The cloth base material 2 is made of highly stretchable cloth or fabric such as flat rubber or tuck knitted fabric. When wrapped around the measurement site, the cloth base material 2 tightens the subject with such force that the position of the electrode 3 does not shift, thereby fixing the position of the electrode 3. Fasteners 4a and 4b are provided at the edges of the cloth base material 2 in order to wrap it around the upper arm and fix it. In this embodiment, it is assumed that the fabric base material 2 is used by being wrapped around the upper arm, so the side corresponding to the circumferential direction when made into a cylinder (the side on which the fasteners 4a and 4b are not provided) is 180 mm, The side corresponding to the axial direction (the side on which the fasteners 4a and 4b are provided) has a size of about 100 mm. In this embodiment, the cloth base material 2 extends from 180 mm to 200 mm or 230 mm in the circumferential direction.

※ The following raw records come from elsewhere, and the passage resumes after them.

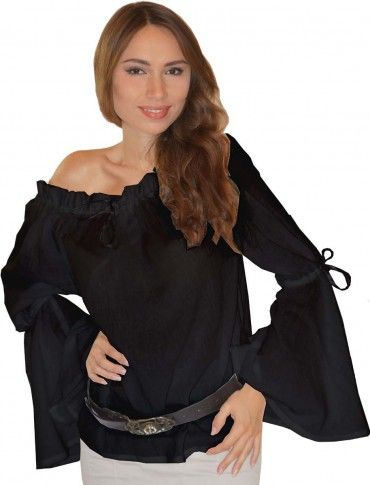trajes medievales trajes de algodón puro Bluse Elena de mujer Trajes medievales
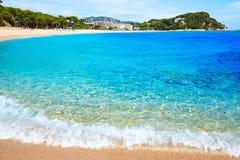 Platja Fenals Beach in Lloret de Mar Costa Brava Stock Photos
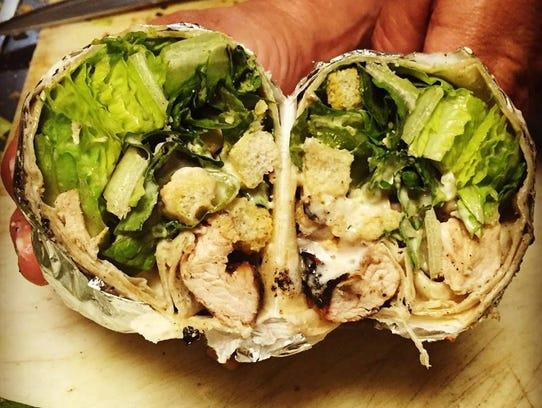 A chicken Caesar wrap from Claudie's Chicken in Middletown.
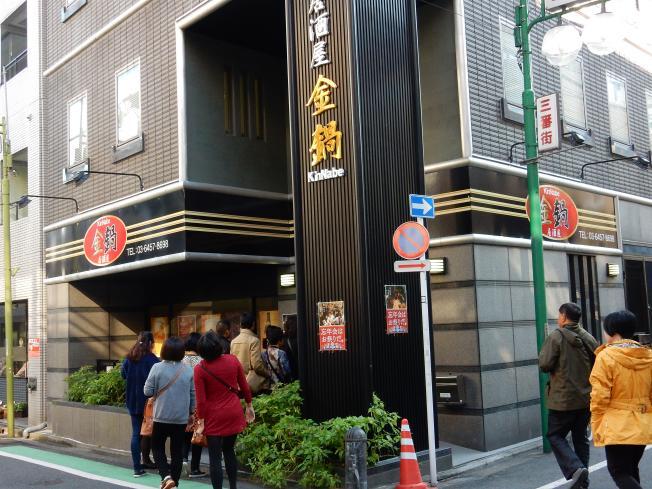 東新宿はインバウンド先進エリアです~外客向けホステルが開業(ツアーバス路駐台数調査 2015年11月)_b0235153_1444459.jpg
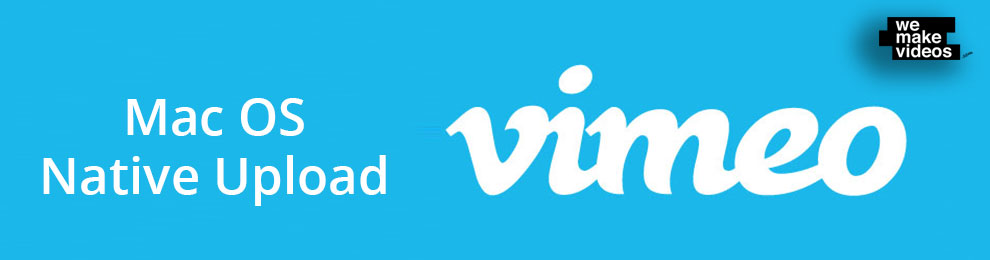 Vimeo  Review – A Win for Video Professionals – REJOICE!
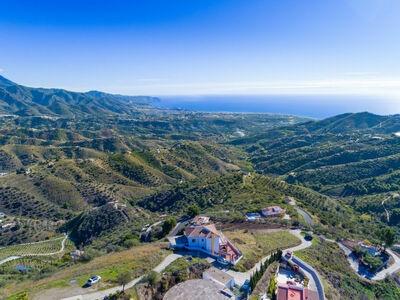 Bella Vista, Location Maison à Torrox Costa - Photo 19 / 24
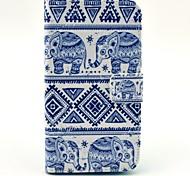 Elefanten-Muster PU Ledertasche mit Kartensteckplatz und stehen für Samsung Galaxy Core 2 g355h / g3558 / g3559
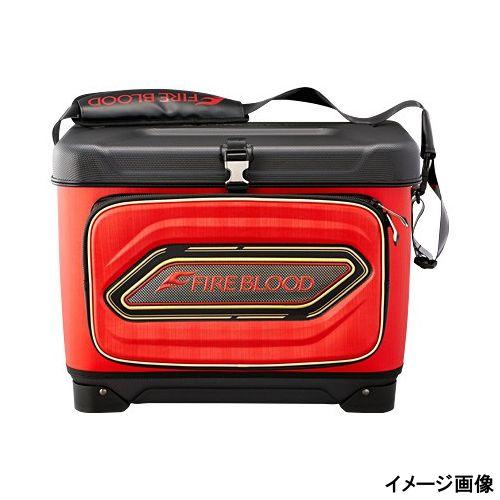 シマノ ISO COOL LIMITED PRO BA-112N 25L ブラッドレッド(東日本店)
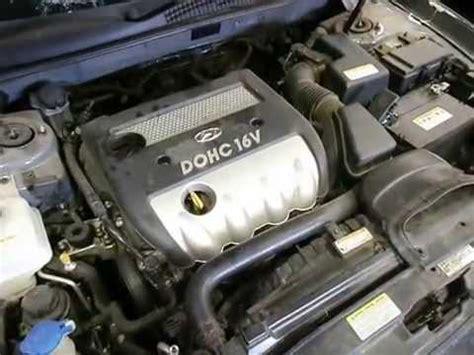 small engine maintenance and repair 2003 hyundai sonata parental controls wrecking 2006 hyundai sonata engine 2 4 j14632 youtube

The fasteners 4a and 4b are used to wrap the myoelectric device 1 around the upper arm and fix it in a cylindrical shape. In this embodiment, a fastener (wire fastener) is used, but it may be fixed using a hook-and-loop fastener, a button, or the like, or the cloth base material 2 may be formed into a cylindrical shape.

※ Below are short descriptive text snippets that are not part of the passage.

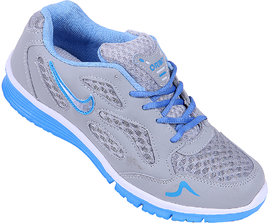 Orbit Women's Blue Sports Shoes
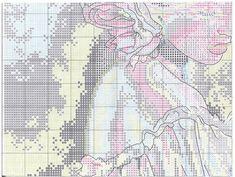 Схема вышивки Woman With Bouquet (Dimensions) 3 из 8
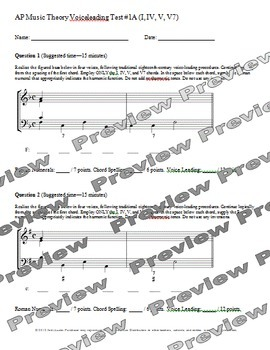 AP Music Theory - Voiceleading Test Pack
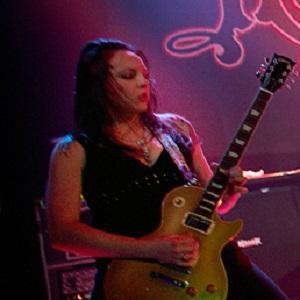 Bassist Talena Atfield - age: 38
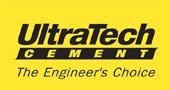 1-ultratech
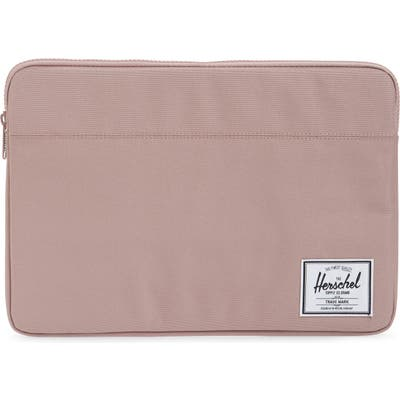 Herschel Supply Co. Anchor 15-Inch Macbook Sleeve - Pink
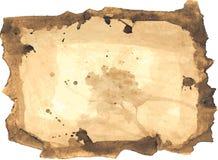 Vecchio documento di Grunge Fotografie Stock
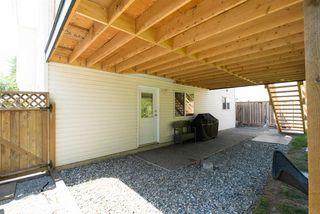 "Photo 9: 9086 214B Street in Langley: Walnut Grove House for sale in ""WALNUT GROVE"" : MLS®# R2087590"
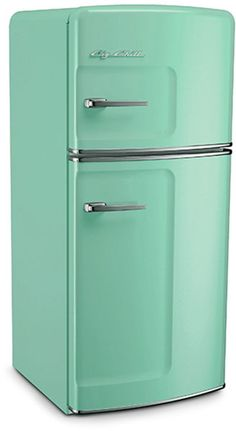 Big Chill's Studio Size Retro Fridge has a stamped metal body, authentic chrome trim, pivoting handle, available left hand hinge, temperature management system and is energy efficient. Available in 8 standard and 200 custom colors.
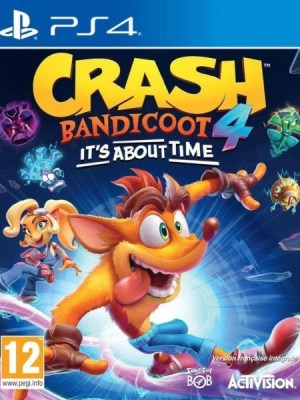 Crash Bandicoot 4 Playstation 4 cover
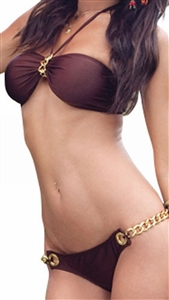 Sexy Brazilian Back Halter Top Bikini - Brown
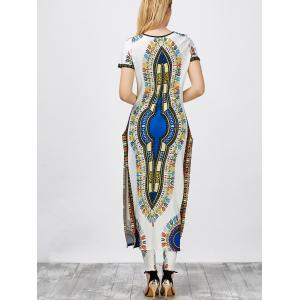 High Slit Africa Print Robe Dress with Pants - WHITE S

The electrode 3 is provided on the inner surface of the cloth base material 2 so that its surface is exposed. The electrodes 3 are arranged in five rows per row, and a total of 20 electrodes are arranged in five rows. As will be described later, the myoelectric device 1 according to the present embodiment outputs the potential difference between adjacent electrodes in each column as a myoelectric signal, so outputs of 4 channels per column and 20 channels in total can be obtained. The electrode 3 may be made of metal, conductive fibers woven into the cloth base material 2, or conductive ink coated (printed) on the cloth base material 2.

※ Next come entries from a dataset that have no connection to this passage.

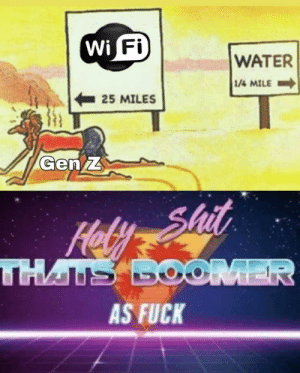 I don't know if this was made before: Wi Fi  WATER  1/4 MILE  25 MILES  Gen Z  Hely Shit  THATS BOOMER  AS FUCK I don't know if this was made before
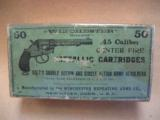 Winchester .45 Caliber Center Fire Metallic Cartridges For Colt's Double Action And Single Action Army Revolvers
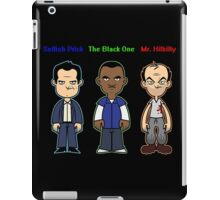 GTA 5 Characters iPad Case/Skin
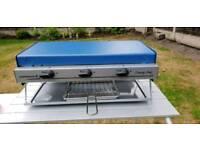 Campingaz Camping stove cooker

The electrode 3 and the stretchable circuit board 6 are electrically connected through the opening 5 provided in the cloth base material 2 by a communication line.

The stretchable circuit board 6 is provided on the outer surface of the cloth base material. In this embodiment, one stretchable circuit board 6 is provided corresponding to one row of electrodes 3. The stretchable circuit board 6 detects a myoelectric signal based on a potential difference between electrodes, amplifies and converts it into a digital signal, serializes the amplified digital myoelectric signal, and outputs it to the outside. The stretchable circuit board 6 has stretchability and waterproofness. The plurality of stretchable circuit boards 6 are connected in series in terms of electric circuits, and the myoelectric signals detected by each stretchable circuit board 6 are serialized and output to the communication circuit board 7. The communication circuit board 7 outputs myoelectric signals to an external computer by wired or wireless communication, for example. Similarly to the stretchable circuit board 6, the communication circuit board 7 also has stretchability and waterproofness.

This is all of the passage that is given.